Van Pelt v. Park

Decision Date12 December 1898
Citation55 P. 381,18 Utah 141
CourtUtah Supreme Court
PartiesJOHN A. VAN PELT, RESPONDENT v. BOYD PARK, ADMINISTRATOR OF THE ESTATE OF JOHN G. LOGAN, THE NATIONAL BANK OF THE REPUBLIC, AND J. F. WOODMAN, APPELLANTS

Appeal from the Third District Court, Salt Lake county, Hon. Ogden Hiles, Judge.

Action by plaintiff to establish a trust in his favor in a certain interest held by defendant's decedent at the time of the commencement of the action. From a judgment and decree in favor of plaintiff, defendant Woodman appeals.

Affirmed.

William C. Hall, Esq., for appellant.

In the case of Chambers v. Emery, 45 Pacific, 194-195, this court said: "Where, however, a bill in equity seeks to convert a defendant who purchased property and had a legal title thereto, made in his own name by an instrument in writing, into a trustee for the plaintiff, upon the ground that the purchaser was acting as agent and that plaintiff furnished the money, the burden is on the plaintiff to establish by evidence dehors such instrument, such facts as will show that the purchaser was acting for the plaintiff and such facts must be inconsistent with the idea that the purchaser acted solely for himself."

"Nothing short of certain, definite, reliable and convincing proof will justify the court in divesting one man of title to lands evidenced by a regular deed and putting in another." Midmer v. Midmer's Executors, 26 N. J. Equity 299; Johnson v. Quarles, 46 Mo. 423.

In Howland v. Blake, 97 U.S. 624, the court said:

"In each case the burden rests upon the moving party, of overcoming the strong presumption arising from the terms of a written instrument." See also 1st Storey, Eq. Jur., Sec 157; 2d Pomeroy, Eq. Jur., Sec. 1040; Dalton v Dalton, 14 Nev. 419; Maxwell Land Grant case, 121 U.S. 365; Crissman v. Crissman, 23 Mich. 217; Nichols v. McDonald, 101 Pa. St. 514; Stockbridge Iron Co. v. Hudson Iron Co., 107 Mass. 290; Lench v. Lench, 10 Vesey 511; Bingham v. Thompson, 4 Nev. 224; Nevins v. Dunlap, 33 N.Y. 676; Deseret National Bank v. Burton, et al, Utah, .

Messrs. Pierce, Critchlow & Barrette, for respondent.

We are not unaware that counsel has in the record, certain statements as to the insufficiency of the evidence to justify the findings of fact and the conclusions of law, but these are manifestly insufficient to permit this Court to look into or weigh or review the testimony. The assignments made by counsel are merely a statement that the evidence is insufficient, without any attempt to set out the particulars in which it is insufficient. Such specification of particulars is required by our statute. R. S. Sec. 3284.

This provision which is found in the same terms in the former code, 2d C. L., Sec. 3393, is precisely the provision relative to statements on motion for new trial, 2d C. L., Sec. 3395, and has thus been passed upon by this court many times.

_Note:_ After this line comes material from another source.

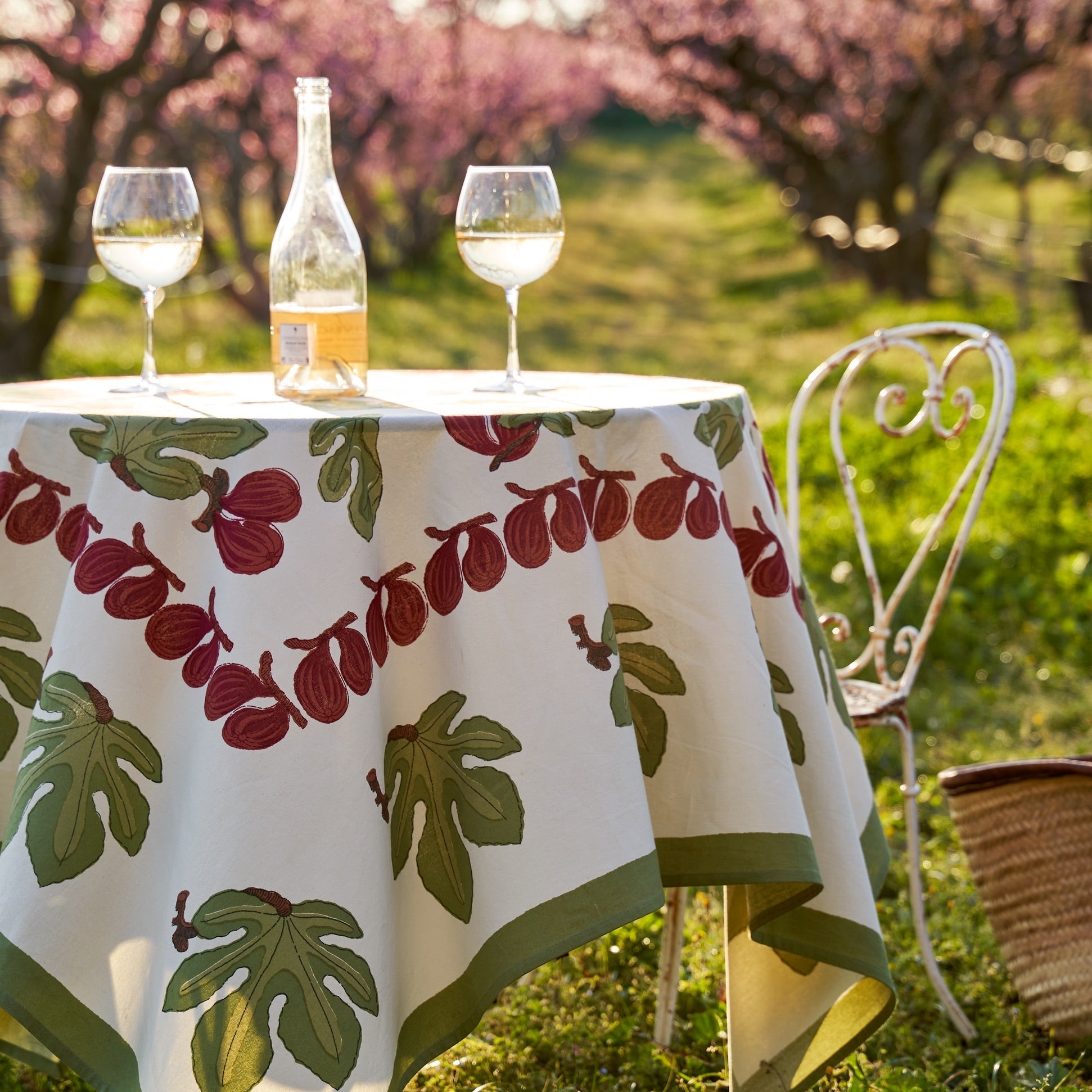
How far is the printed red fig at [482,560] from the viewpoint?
1.43m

Gill v. Hecht, 13 Utah 5; Mader v. Taylor, et al., 15 Utah 161; Canal Co. v. Edwards, 9 Utah, 477; Sterling v. Parsons, 9 Utah, 81; Bankhead v. Railroad Company, 2 Utah 511.

General disapproval of findings is not a specification in an exception for insufficiency of evidence. Treat v. Forsyth, 40 Cal. 488; Coleman v. Gilmore, 49 Cal. 341.

The attention of the court must be called to the precise point intended by an exception. Otherwise it will not avail. Scheile v. Brokahus, 80 N.Y. 615.

In any event, this court, even if it looks into the evidence will not attempt to revise the findings of the trial court. Watson v. Mayberry, 15 Utah 266.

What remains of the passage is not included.